Strategic Funding and BizFi work with freight factors because of their good reputations, the executives said, adding that the relationship has thawed between the industries in the past 18 months.

Business conditions within the merchant cash advance and small business lending worlds have been mixed in 2017. Bishop told Transport Topics that applications and deals have significantly increased in 2017, but Sheinbaum and Ehr­lich said activity is slower than 2016.

“Funding companies in general are being a little bit tighter and stricter than they’ve been in prior years. So they’re not issuing as many advances as they might’ve in the past,” Sheinbaum said.

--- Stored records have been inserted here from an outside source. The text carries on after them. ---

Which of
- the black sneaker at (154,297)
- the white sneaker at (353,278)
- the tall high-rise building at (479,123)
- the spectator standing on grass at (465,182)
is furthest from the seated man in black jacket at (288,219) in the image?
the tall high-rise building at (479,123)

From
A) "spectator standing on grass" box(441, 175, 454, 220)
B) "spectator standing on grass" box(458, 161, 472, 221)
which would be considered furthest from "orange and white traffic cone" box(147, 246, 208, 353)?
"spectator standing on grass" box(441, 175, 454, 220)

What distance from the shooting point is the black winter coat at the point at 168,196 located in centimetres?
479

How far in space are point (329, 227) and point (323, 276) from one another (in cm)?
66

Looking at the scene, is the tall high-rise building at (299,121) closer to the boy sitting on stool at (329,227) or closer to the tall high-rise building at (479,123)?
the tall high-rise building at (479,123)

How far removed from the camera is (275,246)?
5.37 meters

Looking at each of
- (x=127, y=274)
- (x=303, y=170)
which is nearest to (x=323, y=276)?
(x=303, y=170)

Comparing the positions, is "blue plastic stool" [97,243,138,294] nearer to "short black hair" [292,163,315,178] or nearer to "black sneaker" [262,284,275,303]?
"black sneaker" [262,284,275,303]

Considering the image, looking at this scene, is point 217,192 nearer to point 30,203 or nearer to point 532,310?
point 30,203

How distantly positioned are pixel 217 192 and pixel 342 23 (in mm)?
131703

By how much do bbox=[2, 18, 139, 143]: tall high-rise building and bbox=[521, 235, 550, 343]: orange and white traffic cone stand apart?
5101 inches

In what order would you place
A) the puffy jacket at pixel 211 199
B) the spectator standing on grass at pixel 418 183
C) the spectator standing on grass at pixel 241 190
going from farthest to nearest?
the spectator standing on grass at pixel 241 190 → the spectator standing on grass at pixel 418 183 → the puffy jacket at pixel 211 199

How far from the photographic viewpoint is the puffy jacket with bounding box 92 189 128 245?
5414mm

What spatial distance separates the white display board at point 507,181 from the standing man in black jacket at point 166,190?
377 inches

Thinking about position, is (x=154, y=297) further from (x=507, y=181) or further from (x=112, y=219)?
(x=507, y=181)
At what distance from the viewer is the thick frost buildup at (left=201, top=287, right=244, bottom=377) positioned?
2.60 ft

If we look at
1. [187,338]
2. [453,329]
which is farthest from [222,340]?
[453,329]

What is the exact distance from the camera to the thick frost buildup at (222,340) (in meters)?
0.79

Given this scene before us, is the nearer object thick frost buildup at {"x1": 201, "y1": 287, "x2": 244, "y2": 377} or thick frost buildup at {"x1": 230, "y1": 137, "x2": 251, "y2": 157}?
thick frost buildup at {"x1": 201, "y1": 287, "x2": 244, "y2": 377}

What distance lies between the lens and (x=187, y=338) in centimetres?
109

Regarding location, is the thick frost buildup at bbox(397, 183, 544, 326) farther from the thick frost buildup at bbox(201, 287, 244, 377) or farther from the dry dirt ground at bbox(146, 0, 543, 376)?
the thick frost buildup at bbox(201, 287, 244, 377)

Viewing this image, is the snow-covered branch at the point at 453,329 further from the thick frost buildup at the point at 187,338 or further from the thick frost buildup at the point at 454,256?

OnDeck Capital Inc., which also provides money to small trucking companies, is an online lender, although there are daily payments automatically debited from the merchant’s bank account, similar to a merchant cash advance. But the loans have a fixed repayment schedule and interest rates and affect the credit score.

OnDeck reported $11.1 million in losses in the first quarter, although it was better than the $12.6 million loss a year ago. The lender was in the red each of the past six quarters. CEO Noah Breslow told industry analysts that while it processed the second-highest amount of applications in the first quarter, the top priority is profitability.

“This starts with tight credit management. Specifically, we have decided to be more selective regarding who’s approved to OnDeck loans and more conservative regarding their offers,” he said. “Consequently, we now plan to originate less overall volume in 2017 than 2016 and expect our unpaid principal balances to decline from current levels during the year.”

LendingClub, a peer-to-peer small business lender, reported a $29.8 million loss in the first quarter versus $4.1 million in profits one year ago. The company lost a combined $180 million during the past four quarters, although CEO Scott Sanborn said he was “pleased with our execution in the first quarter.”

In May 2016, LendingClub fired founder and CEO Renaud Laplanche over problems with its lending practices, including a $22 million loan sold to investment bank Jefferies.